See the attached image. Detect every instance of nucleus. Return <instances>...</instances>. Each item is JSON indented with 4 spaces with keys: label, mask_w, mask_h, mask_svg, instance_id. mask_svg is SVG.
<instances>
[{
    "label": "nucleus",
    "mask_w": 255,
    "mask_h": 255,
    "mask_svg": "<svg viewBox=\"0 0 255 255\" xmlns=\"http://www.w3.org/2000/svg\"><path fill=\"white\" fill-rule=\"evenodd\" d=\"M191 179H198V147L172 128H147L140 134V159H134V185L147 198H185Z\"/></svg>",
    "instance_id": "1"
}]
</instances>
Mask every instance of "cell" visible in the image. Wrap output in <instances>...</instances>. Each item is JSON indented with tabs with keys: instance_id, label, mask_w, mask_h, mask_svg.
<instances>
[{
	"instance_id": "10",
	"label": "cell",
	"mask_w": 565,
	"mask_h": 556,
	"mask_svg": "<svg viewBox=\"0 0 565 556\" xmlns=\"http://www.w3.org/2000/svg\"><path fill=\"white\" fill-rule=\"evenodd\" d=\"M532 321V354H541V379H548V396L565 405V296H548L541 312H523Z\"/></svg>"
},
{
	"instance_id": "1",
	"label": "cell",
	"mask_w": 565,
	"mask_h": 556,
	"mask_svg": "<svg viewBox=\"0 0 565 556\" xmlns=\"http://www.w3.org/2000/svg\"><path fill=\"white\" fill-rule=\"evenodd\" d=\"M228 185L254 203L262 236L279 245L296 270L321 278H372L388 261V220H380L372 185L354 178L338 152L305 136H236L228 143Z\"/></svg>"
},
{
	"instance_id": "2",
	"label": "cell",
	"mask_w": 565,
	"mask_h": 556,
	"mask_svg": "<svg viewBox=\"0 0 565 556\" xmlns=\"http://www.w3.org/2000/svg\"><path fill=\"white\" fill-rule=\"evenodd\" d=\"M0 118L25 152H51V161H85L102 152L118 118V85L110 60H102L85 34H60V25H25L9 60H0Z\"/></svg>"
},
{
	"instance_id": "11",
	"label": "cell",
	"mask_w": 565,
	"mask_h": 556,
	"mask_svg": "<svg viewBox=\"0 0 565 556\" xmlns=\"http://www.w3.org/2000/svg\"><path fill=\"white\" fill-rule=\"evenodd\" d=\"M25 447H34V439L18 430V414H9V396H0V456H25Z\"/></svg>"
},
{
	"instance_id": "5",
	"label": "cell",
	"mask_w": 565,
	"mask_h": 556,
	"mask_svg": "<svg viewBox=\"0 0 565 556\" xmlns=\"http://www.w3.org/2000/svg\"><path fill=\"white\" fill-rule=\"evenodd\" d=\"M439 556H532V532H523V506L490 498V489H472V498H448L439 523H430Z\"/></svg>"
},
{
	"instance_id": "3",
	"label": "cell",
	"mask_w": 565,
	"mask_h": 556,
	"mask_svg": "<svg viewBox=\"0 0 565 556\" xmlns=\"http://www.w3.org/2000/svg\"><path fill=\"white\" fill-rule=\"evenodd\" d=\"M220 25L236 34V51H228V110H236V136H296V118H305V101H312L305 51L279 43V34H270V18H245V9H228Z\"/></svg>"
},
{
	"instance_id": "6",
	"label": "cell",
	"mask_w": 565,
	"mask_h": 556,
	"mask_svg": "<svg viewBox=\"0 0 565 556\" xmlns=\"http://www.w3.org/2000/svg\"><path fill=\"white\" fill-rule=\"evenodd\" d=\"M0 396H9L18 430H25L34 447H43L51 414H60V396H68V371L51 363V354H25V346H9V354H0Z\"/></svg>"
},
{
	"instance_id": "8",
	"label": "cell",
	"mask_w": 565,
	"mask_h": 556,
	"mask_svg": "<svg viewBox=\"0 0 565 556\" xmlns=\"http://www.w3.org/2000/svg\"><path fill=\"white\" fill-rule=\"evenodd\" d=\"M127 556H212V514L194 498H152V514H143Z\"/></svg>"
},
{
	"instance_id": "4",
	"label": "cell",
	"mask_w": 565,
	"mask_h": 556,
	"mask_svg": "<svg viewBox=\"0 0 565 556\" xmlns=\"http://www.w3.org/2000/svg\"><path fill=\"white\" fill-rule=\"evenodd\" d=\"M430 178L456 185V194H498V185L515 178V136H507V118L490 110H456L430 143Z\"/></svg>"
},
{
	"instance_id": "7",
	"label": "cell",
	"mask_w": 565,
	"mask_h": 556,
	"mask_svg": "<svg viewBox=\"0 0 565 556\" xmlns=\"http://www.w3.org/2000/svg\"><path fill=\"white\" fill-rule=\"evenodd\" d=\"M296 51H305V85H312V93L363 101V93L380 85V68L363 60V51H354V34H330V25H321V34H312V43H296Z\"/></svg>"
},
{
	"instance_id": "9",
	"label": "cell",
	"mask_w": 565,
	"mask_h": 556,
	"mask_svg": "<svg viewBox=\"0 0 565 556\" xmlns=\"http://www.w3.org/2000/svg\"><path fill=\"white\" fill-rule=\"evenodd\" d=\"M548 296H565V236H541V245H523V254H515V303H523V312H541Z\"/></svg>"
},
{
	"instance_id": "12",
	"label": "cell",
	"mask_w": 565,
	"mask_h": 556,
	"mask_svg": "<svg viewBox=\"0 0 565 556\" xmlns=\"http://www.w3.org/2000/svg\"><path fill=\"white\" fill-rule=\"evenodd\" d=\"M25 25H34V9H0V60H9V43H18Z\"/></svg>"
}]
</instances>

...

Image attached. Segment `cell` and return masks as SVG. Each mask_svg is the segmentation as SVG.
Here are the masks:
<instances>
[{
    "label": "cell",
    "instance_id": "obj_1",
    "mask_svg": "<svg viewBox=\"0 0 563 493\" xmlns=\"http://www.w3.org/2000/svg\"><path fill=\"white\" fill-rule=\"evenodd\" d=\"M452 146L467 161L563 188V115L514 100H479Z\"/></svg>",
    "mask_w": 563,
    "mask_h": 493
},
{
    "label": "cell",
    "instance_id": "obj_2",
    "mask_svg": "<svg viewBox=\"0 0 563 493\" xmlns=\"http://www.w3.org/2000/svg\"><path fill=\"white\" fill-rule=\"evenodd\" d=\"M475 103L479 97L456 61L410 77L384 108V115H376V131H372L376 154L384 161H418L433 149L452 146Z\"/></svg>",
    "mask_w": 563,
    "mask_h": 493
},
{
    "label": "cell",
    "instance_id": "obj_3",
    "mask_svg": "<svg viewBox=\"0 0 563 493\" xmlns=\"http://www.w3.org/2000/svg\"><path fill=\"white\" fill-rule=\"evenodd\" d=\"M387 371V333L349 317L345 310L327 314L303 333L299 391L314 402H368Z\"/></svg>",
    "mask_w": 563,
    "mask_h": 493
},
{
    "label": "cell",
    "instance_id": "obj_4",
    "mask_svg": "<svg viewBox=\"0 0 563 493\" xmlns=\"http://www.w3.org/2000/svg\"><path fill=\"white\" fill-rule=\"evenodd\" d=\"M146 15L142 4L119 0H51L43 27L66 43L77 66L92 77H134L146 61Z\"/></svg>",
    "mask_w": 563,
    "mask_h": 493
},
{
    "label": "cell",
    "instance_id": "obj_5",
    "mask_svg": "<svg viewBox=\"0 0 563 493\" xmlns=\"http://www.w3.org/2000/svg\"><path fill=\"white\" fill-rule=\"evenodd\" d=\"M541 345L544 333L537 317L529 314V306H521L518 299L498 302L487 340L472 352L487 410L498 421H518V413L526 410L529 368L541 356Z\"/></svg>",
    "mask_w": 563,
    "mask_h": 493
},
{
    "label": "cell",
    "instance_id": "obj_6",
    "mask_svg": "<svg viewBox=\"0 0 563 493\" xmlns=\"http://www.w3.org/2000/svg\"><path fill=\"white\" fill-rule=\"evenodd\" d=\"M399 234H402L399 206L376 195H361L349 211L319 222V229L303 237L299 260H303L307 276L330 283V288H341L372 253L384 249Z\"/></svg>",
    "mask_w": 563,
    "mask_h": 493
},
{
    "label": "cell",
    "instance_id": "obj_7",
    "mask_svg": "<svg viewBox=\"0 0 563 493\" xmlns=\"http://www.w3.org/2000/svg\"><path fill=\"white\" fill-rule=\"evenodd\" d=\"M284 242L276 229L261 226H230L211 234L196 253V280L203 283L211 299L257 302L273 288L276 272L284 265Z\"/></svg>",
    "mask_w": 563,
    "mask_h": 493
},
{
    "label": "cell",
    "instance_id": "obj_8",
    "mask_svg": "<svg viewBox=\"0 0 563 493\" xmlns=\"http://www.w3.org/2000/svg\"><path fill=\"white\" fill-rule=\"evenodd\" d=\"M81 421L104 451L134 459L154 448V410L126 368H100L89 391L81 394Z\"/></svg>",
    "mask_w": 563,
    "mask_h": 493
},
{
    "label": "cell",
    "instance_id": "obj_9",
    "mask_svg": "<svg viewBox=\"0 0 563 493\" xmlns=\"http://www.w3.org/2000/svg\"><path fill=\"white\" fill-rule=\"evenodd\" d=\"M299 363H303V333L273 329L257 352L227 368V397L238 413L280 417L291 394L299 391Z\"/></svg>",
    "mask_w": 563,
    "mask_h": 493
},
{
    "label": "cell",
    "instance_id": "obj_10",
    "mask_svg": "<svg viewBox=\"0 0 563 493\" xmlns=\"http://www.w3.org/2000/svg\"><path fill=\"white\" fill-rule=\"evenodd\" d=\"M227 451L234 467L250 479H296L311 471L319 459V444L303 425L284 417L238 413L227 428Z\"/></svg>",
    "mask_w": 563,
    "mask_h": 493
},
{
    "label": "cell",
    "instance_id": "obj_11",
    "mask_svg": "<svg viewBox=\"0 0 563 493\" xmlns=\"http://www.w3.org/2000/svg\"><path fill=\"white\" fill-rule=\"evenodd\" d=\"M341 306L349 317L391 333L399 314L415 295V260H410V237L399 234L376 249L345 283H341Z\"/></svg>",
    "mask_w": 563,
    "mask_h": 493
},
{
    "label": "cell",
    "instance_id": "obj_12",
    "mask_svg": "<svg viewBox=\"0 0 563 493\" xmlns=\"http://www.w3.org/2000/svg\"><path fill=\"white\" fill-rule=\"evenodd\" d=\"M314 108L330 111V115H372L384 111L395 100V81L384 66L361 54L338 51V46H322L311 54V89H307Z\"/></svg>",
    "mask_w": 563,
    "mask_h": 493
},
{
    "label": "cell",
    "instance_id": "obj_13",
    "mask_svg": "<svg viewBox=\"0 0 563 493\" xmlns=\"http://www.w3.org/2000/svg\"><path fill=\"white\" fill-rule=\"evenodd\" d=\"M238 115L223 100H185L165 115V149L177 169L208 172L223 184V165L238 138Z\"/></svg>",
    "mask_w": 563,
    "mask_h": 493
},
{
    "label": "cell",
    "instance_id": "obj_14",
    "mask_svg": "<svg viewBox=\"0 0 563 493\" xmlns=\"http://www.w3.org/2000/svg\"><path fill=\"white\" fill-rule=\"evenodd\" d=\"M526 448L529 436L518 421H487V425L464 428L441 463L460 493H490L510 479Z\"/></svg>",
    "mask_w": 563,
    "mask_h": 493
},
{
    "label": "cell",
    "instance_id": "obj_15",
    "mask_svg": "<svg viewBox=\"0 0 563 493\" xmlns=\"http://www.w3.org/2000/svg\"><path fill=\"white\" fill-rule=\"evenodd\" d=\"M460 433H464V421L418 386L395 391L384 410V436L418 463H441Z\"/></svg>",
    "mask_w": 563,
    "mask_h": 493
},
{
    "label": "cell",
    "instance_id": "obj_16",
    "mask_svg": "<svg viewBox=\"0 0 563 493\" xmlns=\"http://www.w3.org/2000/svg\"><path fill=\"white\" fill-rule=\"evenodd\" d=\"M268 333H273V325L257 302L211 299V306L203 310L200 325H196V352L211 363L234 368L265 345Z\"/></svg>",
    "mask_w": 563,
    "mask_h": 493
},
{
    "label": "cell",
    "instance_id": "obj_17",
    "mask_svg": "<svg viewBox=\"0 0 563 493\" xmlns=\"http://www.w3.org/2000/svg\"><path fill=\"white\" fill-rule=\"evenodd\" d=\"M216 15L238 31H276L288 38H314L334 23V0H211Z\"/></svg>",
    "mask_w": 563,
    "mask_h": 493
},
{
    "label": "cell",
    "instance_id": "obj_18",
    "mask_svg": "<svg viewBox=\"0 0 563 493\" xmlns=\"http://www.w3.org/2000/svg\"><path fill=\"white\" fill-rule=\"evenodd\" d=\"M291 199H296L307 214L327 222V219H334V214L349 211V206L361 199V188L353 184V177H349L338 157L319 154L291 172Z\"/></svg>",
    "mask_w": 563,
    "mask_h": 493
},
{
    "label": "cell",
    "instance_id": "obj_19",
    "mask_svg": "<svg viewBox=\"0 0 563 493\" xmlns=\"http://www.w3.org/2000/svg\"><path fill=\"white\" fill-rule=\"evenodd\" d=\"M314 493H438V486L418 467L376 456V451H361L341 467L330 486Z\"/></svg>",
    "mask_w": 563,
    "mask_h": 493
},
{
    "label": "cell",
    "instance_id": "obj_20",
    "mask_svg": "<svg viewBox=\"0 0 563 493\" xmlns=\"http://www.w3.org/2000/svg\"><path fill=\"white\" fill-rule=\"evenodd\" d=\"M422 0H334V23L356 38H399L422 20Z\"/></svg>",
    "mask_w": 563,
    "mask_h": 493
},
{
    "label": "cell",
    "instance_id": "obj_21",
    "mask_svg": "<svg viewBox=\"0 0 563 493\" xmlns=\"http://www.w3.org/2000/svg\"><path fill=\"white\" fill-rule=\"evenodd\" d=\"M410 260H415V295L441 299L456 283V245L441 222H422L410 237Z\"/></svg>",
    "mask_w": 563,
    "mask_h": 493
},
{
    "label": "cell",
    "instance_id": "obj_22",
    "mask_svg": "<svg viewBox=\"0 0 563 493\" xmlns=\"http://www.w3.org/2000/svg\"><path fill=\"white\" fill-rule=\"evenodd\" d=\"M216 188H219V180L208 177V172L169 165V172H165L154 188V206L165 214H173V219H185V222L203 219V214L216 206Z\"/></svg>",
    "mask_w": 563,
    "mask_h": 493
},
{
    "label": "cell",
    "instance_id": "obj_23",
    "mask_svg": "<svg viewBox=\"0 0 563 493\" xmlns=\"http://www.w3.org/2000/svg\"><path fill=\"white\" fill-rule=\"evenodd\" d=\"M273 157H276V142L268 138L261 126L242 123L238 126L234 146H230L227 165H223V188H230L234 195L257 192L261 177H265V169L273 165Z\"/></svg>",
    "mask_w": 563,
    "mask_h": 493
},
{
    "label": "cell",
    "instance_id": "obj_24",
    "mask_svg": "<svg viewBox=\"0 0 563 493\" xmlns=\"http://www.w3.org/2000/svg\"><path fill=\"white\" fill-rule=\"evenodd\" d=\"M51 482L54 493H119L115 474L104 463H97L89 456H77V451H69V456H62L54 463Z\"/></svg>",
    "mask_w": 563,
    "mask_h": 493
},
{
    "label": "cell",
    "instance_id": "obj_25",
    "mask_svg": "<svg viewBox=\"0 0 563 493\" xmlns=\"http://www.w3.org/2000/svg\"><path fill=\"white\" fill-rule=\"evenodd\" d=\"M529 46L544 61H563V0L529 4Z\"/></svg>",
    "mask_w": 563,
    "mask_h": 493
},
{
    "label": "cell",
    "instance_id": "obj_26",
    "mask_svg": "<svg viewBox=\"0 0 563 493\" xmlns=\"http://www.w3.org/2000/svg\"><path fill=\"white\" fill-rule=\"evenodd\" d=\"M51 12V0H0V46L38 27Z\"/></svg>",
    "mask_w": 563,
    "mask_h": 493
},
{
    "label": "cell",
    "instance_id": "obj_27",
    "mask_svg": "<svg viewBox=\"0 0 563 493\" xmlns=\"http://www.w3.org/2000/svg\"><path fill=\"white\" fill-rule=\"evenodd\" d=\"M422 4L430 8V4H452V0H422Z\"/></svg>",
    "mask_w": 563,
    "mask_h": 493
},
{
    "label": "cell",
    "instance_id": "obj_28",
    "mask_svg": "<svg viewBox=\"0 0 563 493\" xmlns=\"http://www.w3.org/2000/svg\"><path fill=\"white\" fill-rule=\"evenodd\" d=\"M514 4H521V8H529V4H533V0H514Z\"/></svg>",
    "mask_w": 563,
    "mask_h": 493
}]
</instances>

● Goal: Pull out every line of the material above that contains the string "attached", copying each line in full. Treat the match as case-sensitive.

● Result below:
See the attached image. Detect every instance of nucleus. Return <instances>...</instances>. Each item is JSON indented with 4 spaces with keys: label, mask_w, mask_h, mask_svg, instance_id. mask_svg is SVG.
Image attached. Segment `cell` and return masks as SVG. Each mask_svg is the segmentation as SVG.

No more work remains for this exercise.